Electric Motor Braking – Techniques and Diode Usage


I realize that when you short the terminals of a motor, it stops the motor faster than just turning off the voltage.

I was wondering if putting a large diode across the leads so that when the motor is running current can't flow through the diode, but when the current stops, the diode would short the pins. In other words, connect the positive (anode) side of the diode to the negative pin of the motor and the negative (cathode) side of the diode to the positive side.

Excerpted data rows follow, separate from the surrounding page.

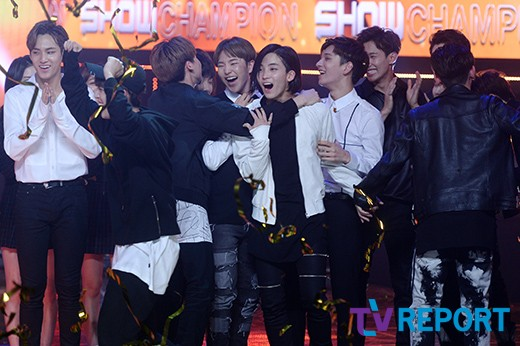 [PRESS] 160511 Seventeen 2nd Win at MBC Show Champion 47P #SEVENTEEN2ndWin #PrettyU2ndWin #세븐틴 #1위 #예쁘다 (8)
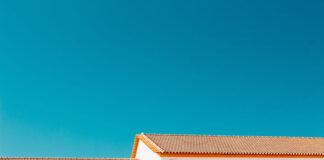 Na co zwrócić uwagę kryjąc dom blachodachówką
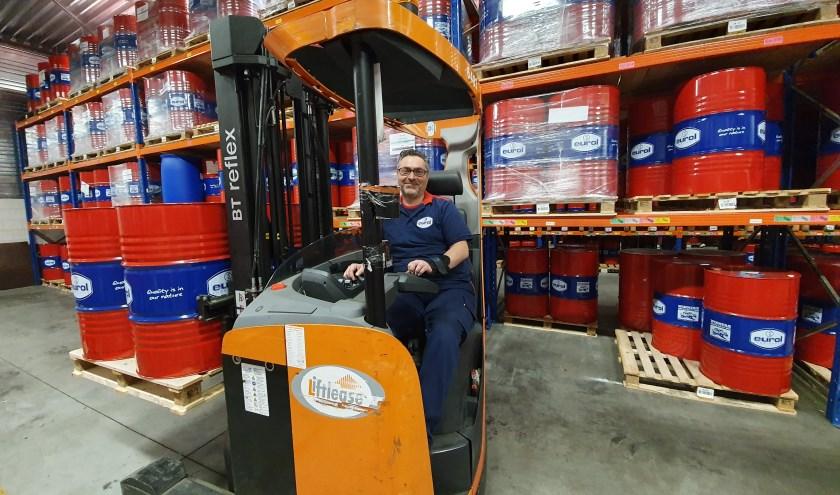 Abdul Issa op de reachtruck. Hij is een tevreden Eurol-werknemer. (Foto: Eurol)
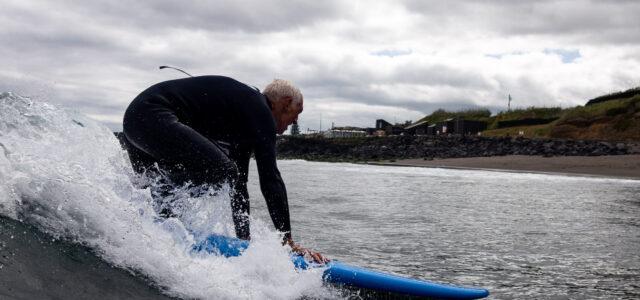 Mann auf Surfbrett in den Wellen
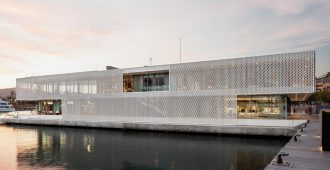 España: Marina Port Vell, en Barcelona, Edificio de Entrada - SCOB Aquitectura y Paisaje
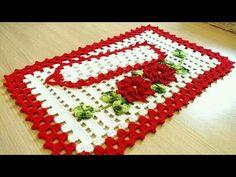 Lindos tapetes de crochê em combinações de cru, branco e vermelho - YouTube Crochet Kitchen, Different Textures, Bathroom Sets, Learn To Crochet, Doilies, Container Gardening, Diy And Crafts, Projects To Try, Blanket
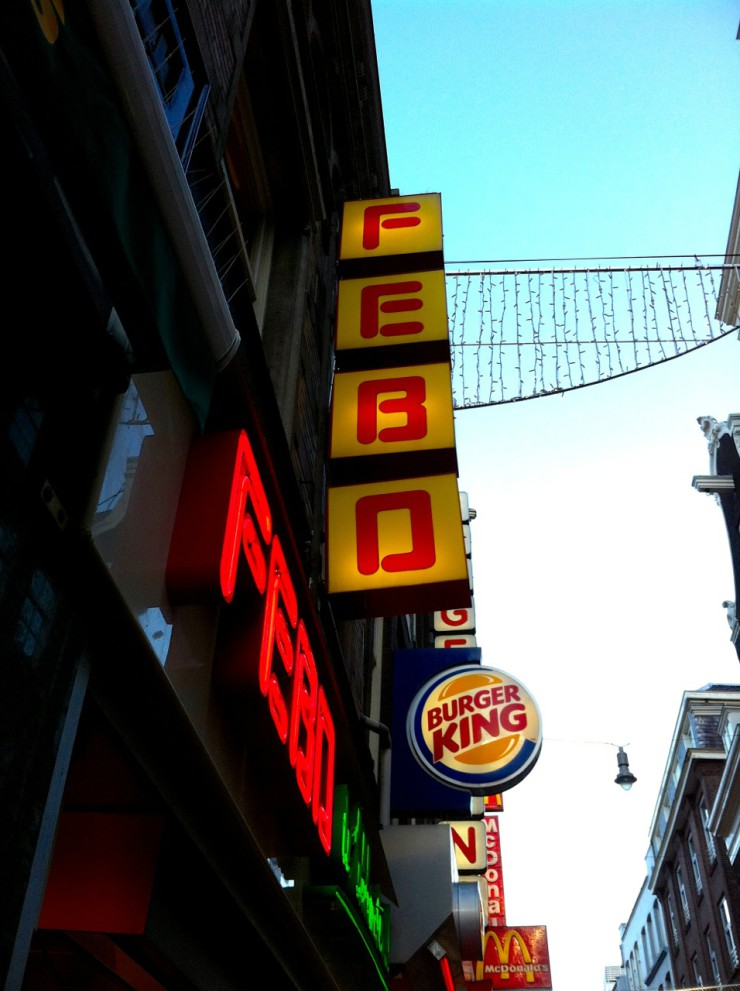 Febo - 7 Can't Miss Dutch Snacks To Try In The Netherlands | www.rtwgirl.com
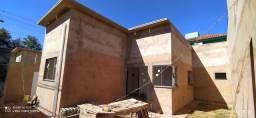 Casa à Venda Prox. Av. Tamandaré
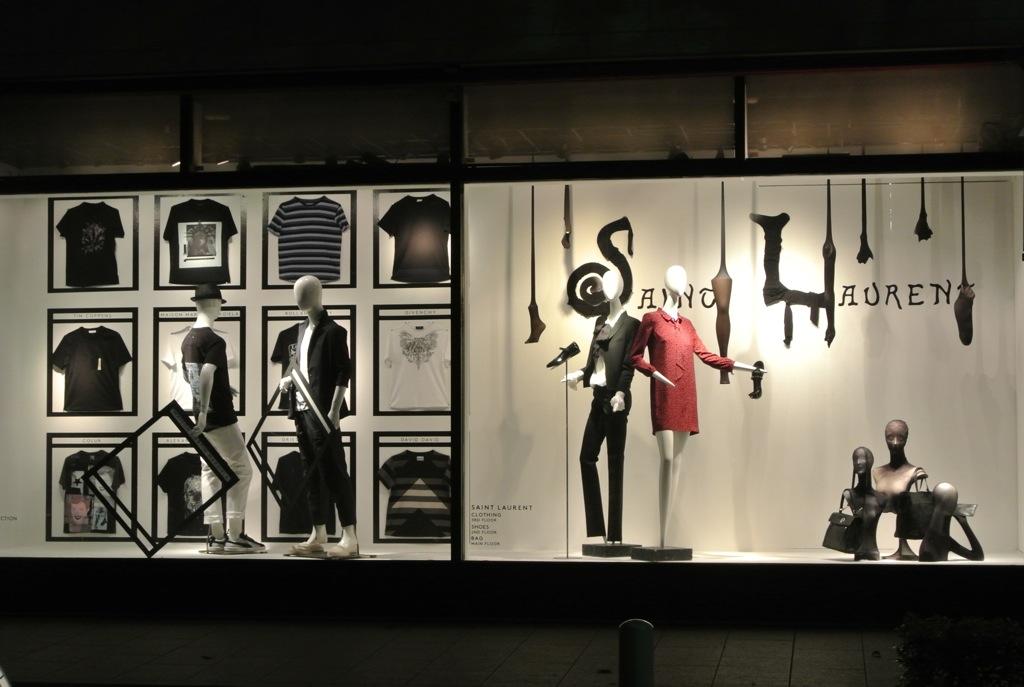 バーニーズニューヨーク、ディスプレイ、横浜中華街、ファッション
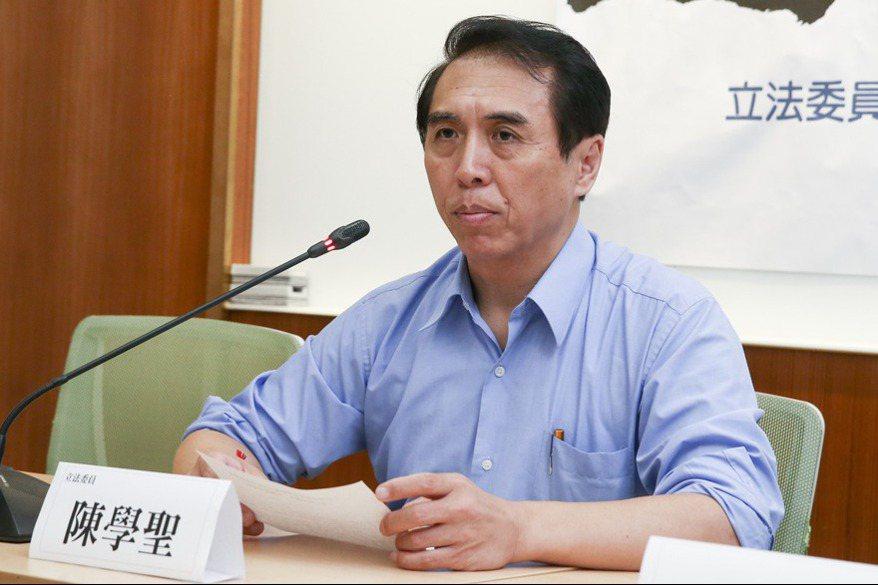 陈学圣要求大学校长为总统论文表态 府:没意义的政治操作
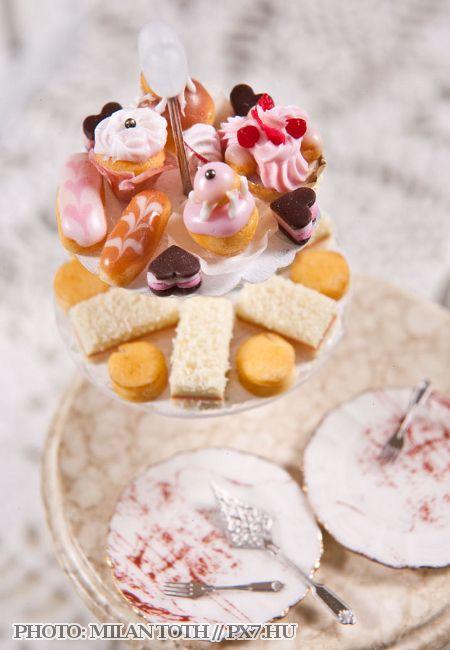 CDHM Artisan Orsolya Skulteti, IGMA Fellow of Orsi's Minis, www.cdhm.org/user/orsi.  1:12 Dollhouse miniature pastries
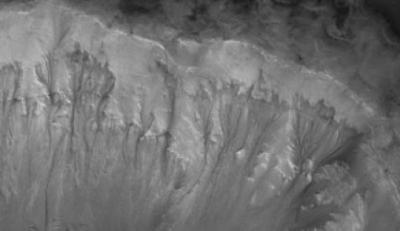 'Linee di pendenza' che scolpiscono le pareti del Palikir Crater su Marte (credit: NASA/JPL/University of Arizona)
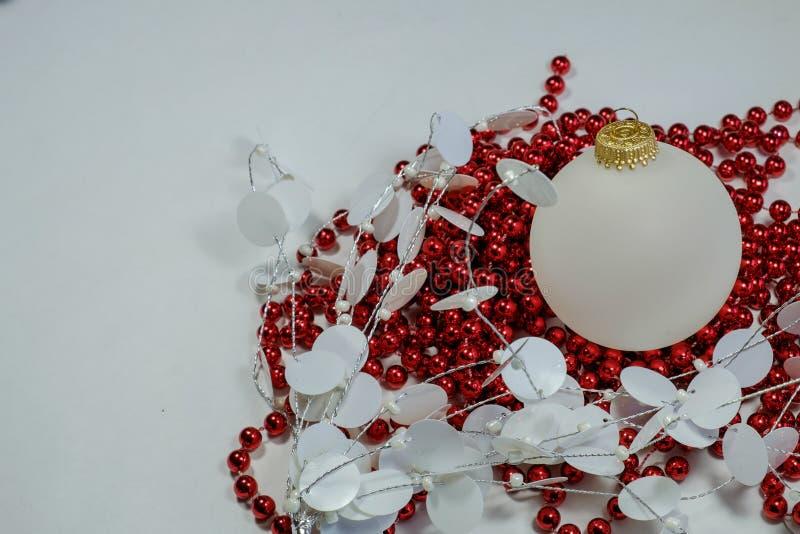 Ornamentos del día de fiesta de la Navidad de las bolas opacas blancas y de r colorido foto de archivo libre de regalías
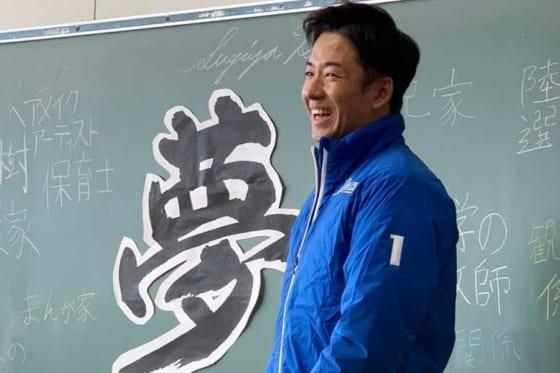 小学校を訪問し特別授業を行った日本ハム・斎藤佑樹【写真:編集部】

Would this have the same effect as shorting the leads of the motor?

Best Answer

A typical DC motor may be reasonably well modeled as an ideal motor in series with a certain amount of inductance and resistance. An ideal motor will always have voltage across its leads proportional to rotational speed, and current flowing through it proportional to torque. If a motor with frictionless bearings and 2.4-ohm internal resistance would have a no-load speed of 1200rpm at 12 volts, then such a motor rotated at 1200rpm would generate 12 volts. If the leads are shorted, such a motor would have 5 amps flowing through it, and would generate 5 amps' worth of torque.

As a pretty good approximation, shorting a motor which is spinning at a certain speed will generate braking torque pretty close to what would be obtained by driving a stalled motor with the same voltage as the spinning motor would generate open-circuit.